HOW TO COMPLETE THIS TASK: The reply must contain exactly the lines below from the one with "Tự Do Trong Mơ - Chap 49 - Trang 34" down to the one with "Crocs All Terrain", both included, and nothing more; please omit the pictures.

TASK DATA:

---------------

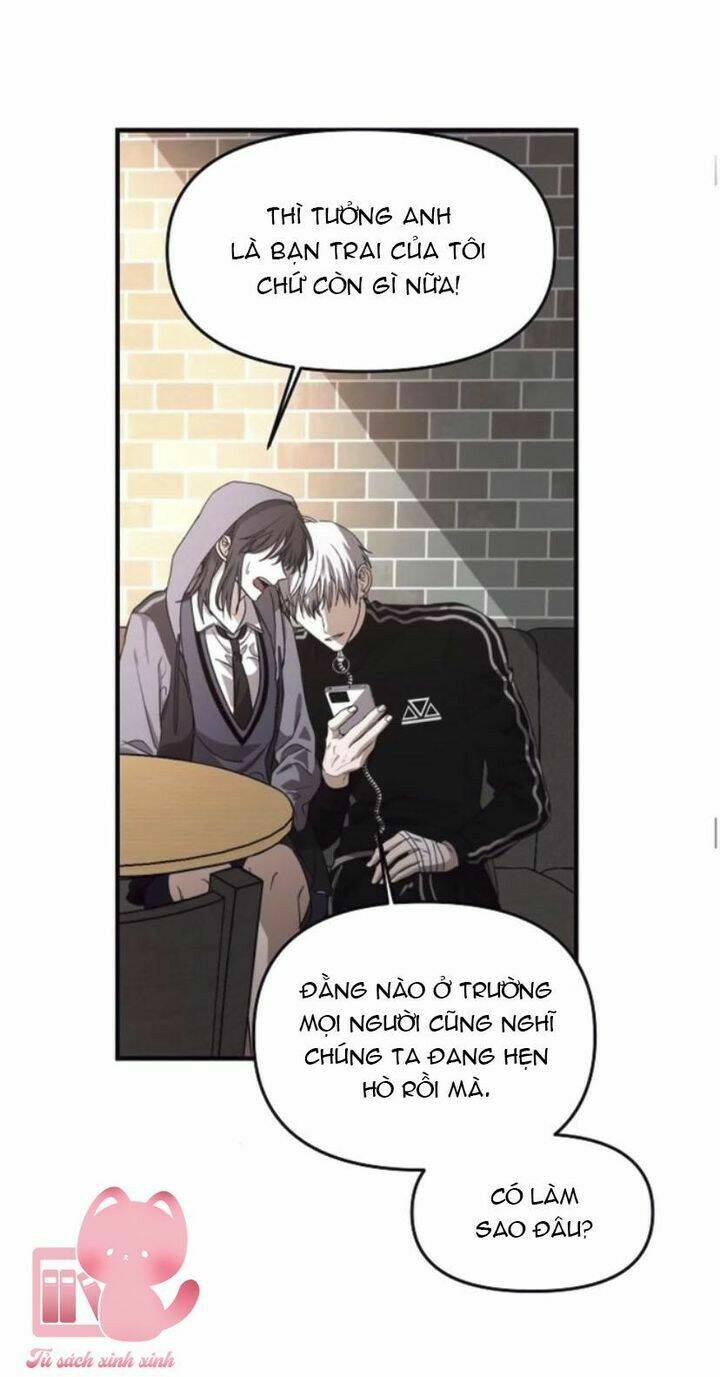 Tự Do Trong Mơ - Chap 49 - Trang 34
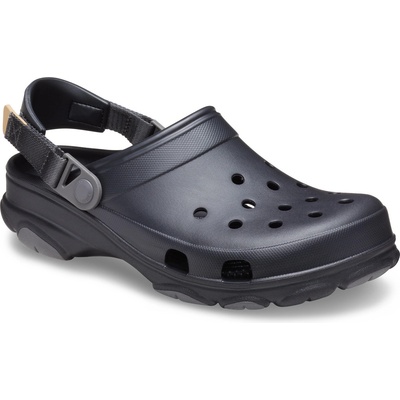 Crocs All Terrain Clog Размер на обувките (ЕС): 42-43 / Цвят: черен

---------------

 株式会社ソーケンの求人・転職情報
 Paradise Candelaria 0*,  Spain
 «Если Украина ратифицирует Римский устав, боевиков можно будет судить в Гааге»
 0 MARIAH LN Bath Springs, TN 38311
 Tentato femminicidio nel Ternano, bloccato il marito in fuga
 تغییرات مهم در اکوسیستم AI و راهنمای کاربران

---------------

SOLUTION FOR THIS PROBLEM:
 Tự Do Trong Mơ - Chap 49 - Trang 34
 Crocs All Terrain Clog Размер на обувките (ЕС): 42-43 / Цвят: черен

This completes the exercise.